### Source information
_ _ _

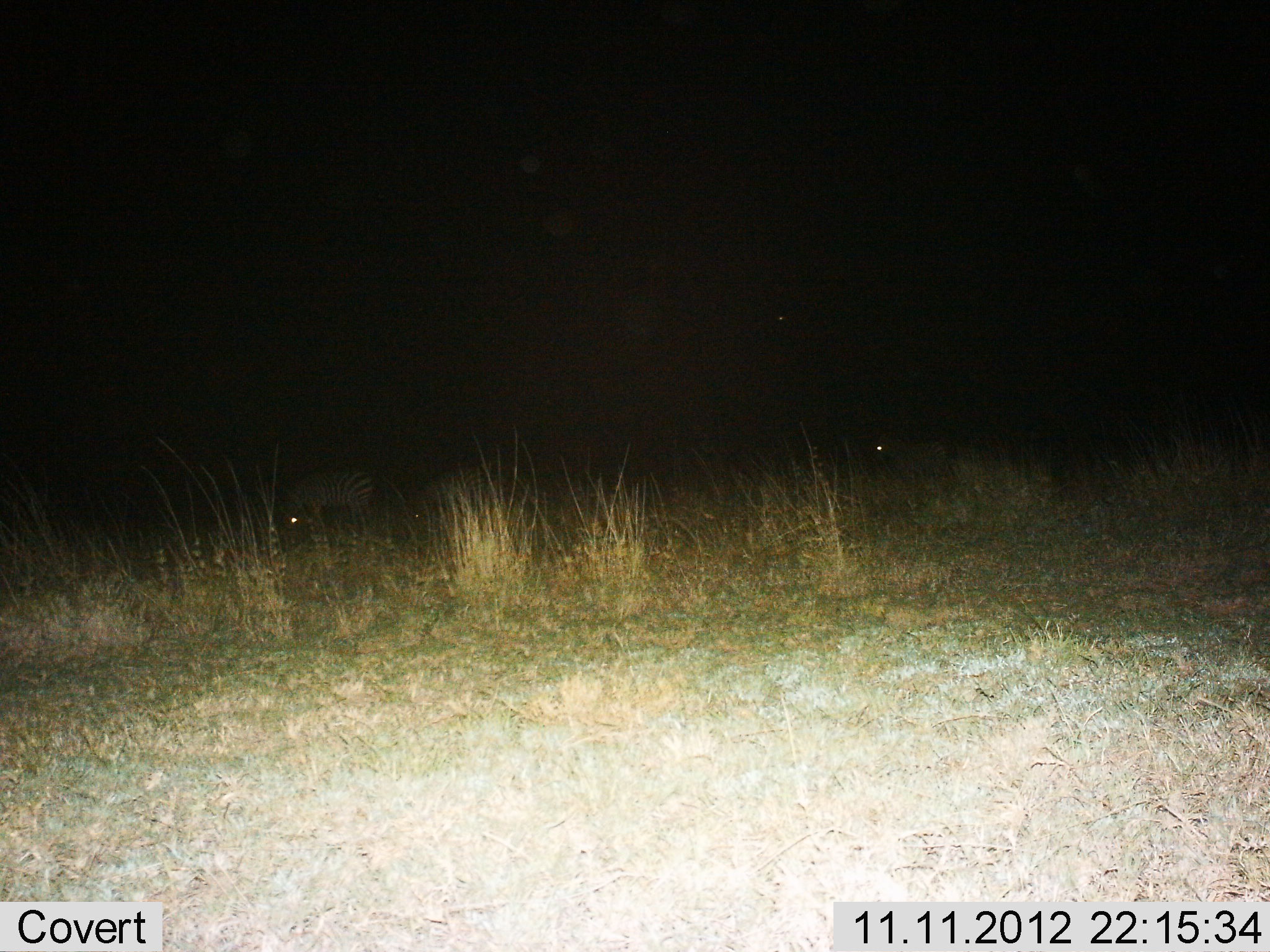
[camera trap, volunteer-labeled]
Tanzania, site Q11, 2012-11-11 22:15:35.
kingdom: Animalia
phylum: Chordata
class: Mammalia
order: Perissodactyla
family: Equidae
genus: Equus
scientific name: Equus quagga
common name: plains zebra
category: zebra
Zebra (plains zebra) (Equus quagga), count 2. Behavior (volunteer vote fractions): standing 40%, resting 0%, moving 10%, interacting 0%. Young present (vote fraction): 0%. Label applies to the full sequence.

_ _ _

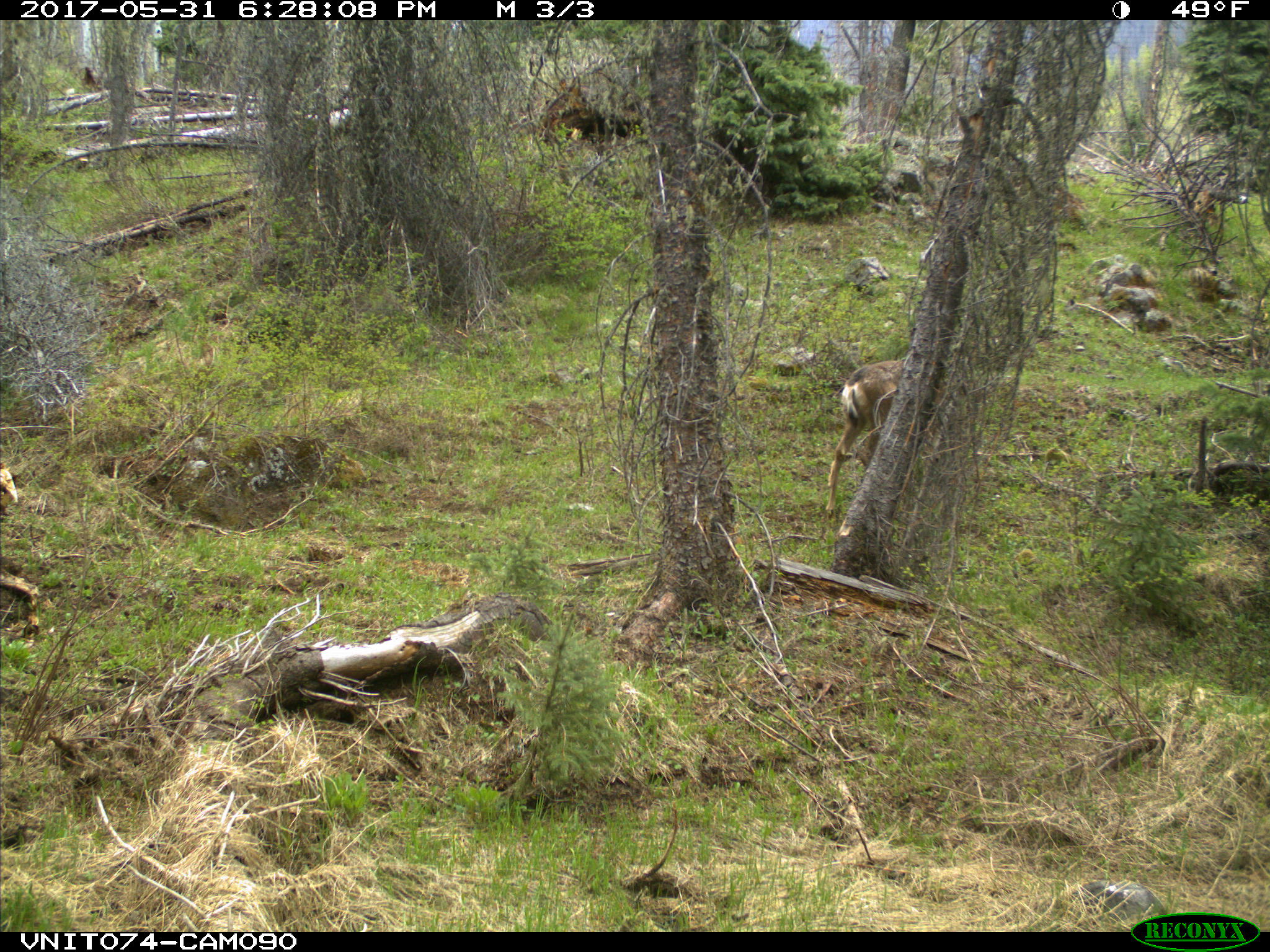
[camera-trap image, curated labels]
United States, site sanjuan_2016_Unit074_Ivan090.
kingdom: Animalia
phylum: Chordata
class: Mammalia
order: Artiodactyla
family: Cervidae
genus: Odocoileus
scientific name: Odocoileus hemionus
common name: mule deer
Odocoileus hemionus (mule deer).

_ _ _

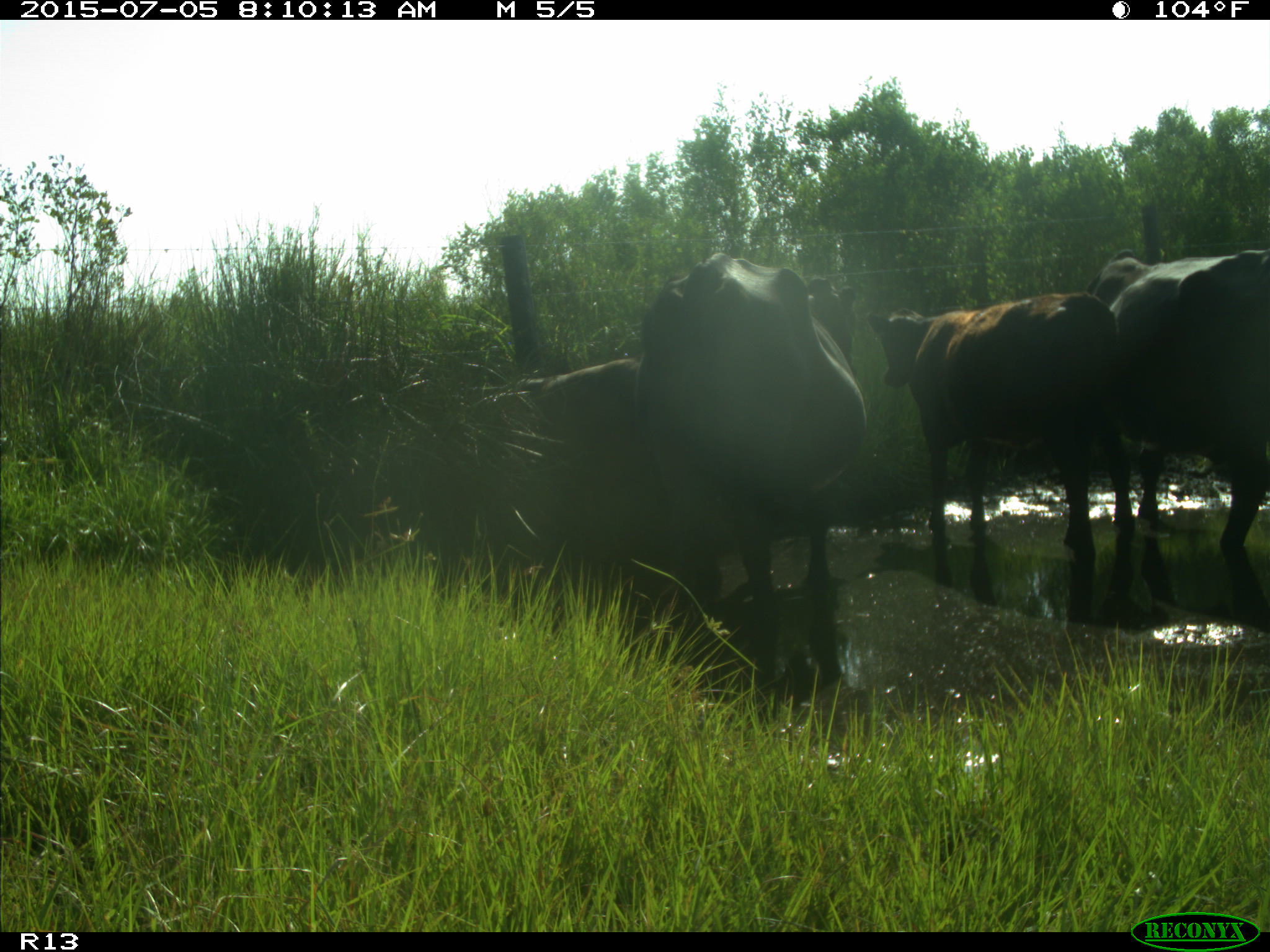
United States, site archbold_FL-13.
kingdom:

_ _ _

### Goal of the exercise
Begin with the line above that has "[camera trap, volunteer-labeled]" and continue through the line that has "common name: plains zebra", setting each one down exactly. Stop there.

### Solution for this task
[camera trap, volunteer-labeled]
Tanzania, site Q11, 2012-11-11 22:15:35.
kingdom: Animalia
phylum: Chordata
class: Mammalia
order: Perissodactyla
family: Equidae
genus: Equus
scientific name: Equus quagga
common name: plains zebra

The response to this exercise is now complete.